The cost of Sanders’ vision would be roughly $32 trillion over 10 years, according to two outside analyses of proposals Sanders put forward in 2016 and 2017, the first from the Urban Institute and the other from the libertarian Mercatus Center.

That’s an eye-popping balance, although Sanders emphasizes findings that the U.S. would actually save money on health care spending over a decade. Single-payer advocates argue that the U.S. health care system is already the most expensive in the world and would be more efficient under a new program.

“When you think about the fact that people are already paying, you have to recognize that this is just a scare tactic, primarily from the right, saying you’re going to end up paying much more,” Jayapal said.

Still, asking taxpayers to pay the whole bill causes even some Democrats to balk.

House Speaker Nancy Pelosi of California said in a recent Rolling Stone interview that a single-payer system may be easier administratively than other ways to reach universal coverage, but questioned how to pay for it.

Pelosi says that Democrats should build on the 2010 health care law, which she helped shepherd through Congress a decade ago. Expanding the current Medicare program would not be as beneficial to Americans as that law, she argues.

“All I want is the goal of every American having access to health care,” she told Rolling Stone. “You don’t get there by dismantling the Affordable Care Act.”

Financing plan?

Critics will likely highlight the lack of a financing plan — and the expected high tax increase — that would come with implementing a system that would cover essentially all medical expenses.

Sanders’ financing options include ending tax breaks that would become obsolete under a single-payer plan, adding a 4 percent income-based premium paid by households, imposing a wealth tax or a more progressive personal income tax, or leveraging fees on corporations, such as a one-time tax on offshore profits.

Other possibilities include ending parts of the Republican 2017 tax law or creating a tax on employers, which could mean that employers would not see much savings from not providing coverage to workers.

High-income earners are particularly at risk, said Larry Levitt, senior vice president for health reform at the Kaiser Family Foundation. “Depending on how it’s financed, high-income people could end up paying much more in taxes than they now pay for health care,” he said.

Because a transition to a single-payer plan would effectively eliminate most of the insurance industry, possibly 1 million to 2 million people who work in that industry would be displaced, according to Jayapal. Both Jayapal and Sanders proposed assistance for those workers with job training, education or other programs.

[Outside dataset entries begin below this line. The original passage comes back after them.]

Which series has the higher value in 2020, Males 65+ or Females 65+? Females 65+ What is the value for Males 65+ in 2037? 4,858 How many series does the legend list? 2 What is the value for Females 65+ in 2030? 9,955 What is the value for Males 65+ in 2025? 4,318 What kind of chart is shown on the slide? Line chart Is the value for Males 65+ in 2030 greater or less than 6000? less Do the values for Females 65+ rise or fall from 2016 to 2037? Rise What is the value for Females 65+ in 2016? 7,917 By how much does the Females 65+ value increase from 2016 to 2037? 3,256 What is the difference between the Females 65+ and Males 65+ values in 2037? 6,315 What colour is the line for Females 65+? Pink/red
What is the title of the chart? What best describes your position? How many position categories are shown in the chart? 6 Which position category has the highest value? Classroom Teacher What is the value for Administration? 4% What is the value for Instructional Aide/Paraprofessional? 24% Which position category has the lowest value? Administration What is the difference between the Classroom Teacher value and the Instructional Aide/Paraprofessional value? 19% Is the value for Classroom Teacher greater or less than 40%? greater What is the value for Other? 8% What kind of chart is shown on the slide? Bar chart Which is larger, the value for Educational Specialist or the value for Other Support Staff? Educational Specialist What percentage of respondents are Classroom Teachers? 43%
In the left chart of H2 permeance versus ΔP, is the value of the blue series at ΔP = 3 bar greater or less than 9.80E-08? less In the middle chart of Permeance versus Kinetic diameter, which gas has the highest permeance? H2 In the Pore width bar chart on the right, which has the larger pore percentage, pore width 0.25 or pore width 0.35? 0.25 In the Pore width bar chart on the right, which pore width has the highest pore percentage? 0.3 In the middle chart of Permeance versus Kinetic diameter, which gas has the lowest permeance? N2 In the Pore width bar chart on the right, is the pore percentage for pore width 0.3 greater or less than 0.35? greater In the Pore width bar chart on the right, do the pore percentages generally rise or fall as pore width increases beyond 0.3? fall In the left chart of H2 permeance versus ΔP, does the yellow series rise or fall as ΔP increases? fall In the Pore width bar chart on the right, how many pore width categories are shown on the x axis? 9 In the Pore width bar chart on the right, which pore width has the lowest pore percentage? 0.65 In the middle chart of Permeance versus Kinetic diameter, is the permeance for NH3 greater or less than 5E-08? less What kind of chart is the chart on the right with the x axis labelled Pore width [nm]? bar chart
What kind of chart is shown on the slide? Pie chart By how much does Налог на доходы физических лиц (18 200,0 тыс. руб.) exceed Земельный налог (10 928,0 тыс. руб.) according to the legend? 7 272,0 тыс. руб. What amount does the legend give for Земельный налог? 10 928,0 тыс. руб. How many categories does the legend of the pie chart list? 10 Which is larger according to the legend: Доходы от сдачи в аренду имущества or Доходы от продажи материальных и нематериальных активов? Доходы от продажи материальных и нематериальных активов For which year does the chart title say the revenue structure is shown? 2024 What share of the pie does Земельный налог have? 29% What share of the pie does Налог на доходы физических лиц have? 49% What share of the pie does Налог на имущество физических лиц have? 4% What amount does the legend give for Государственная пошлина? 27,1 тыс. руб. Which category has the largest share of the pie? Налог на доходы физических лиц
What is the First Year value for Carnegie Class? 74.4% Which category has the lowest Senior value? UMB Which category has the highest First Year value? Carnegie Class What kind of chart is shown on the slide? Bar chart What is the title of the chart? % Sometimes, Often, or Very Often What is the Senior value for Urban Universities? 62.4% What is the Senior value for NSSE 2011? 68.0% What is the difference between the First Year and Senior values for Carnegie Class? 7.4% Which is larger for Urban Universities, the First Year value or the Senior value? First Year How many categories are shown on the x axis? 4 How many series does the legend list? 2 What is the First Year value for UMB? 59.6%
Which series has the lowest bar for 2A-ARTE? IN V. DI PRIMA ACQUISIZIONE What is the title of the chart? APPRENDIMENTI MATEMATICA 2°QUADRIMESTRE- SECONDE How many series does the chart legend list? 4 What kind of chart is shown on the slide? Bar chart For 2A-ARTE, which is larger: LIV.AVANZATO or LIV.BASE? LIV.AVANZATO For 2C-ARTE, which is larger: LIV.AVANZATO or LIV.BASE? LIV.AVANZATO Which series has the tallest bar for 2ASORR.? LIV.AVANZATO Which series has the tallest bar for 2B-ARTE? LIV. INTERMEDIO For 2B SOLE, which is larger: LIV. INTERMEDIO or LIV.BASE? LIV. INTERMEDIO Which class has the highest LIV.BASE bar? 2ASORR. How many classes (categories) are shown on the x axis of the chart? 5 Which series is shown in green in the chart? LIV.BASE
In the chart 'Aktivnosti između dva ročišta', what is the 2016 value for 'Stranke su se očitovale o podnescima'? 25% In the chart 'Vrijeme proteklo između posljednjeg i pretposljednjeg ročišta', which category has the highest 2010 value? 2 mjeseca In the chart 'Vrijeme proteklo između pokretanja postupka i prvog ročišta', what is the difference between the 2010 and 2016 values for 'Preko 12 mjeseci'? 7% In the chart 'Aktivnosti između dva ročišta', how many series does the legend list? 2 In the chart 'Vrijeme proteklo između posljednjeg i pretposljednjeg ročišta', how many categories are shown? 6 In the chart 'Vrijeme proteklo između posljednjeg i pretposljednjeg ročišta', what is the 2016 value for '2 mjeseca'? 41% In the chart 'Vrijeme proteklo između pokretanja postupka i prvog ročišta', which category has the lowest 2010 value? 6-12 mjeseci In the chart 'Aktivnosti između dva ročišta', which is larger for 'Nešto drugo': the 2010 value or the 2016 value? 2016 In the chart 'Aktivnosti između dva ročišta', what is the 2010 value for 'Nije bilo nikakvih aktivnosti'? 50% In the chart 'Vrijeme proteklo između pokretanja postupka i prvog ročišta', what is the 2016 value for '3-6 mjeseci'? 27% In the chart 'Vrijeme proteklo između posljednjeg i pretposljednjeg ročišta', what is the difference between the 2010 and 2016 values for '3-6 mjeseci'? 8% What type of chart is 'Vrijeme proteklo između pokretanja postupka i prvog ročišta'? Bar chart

Some Democrats doubt that a Democratic president and Congress would implement a single-payer system.

Bob Kocher, a partner at Venrock and a former senior Obama administration health care official, said actions in office typically don’t match the aspirations candidates invoke while campaigning.

“When you try to do it, the details matter and are hard and are often less disruptive and ambitious than what your poetry was,” he said.

Liberals insist that a single-payer system is the only path forward. “This is not a messaging event. We are going to get health care for every American,” said Rep. Debbie Dingell, D-Mich.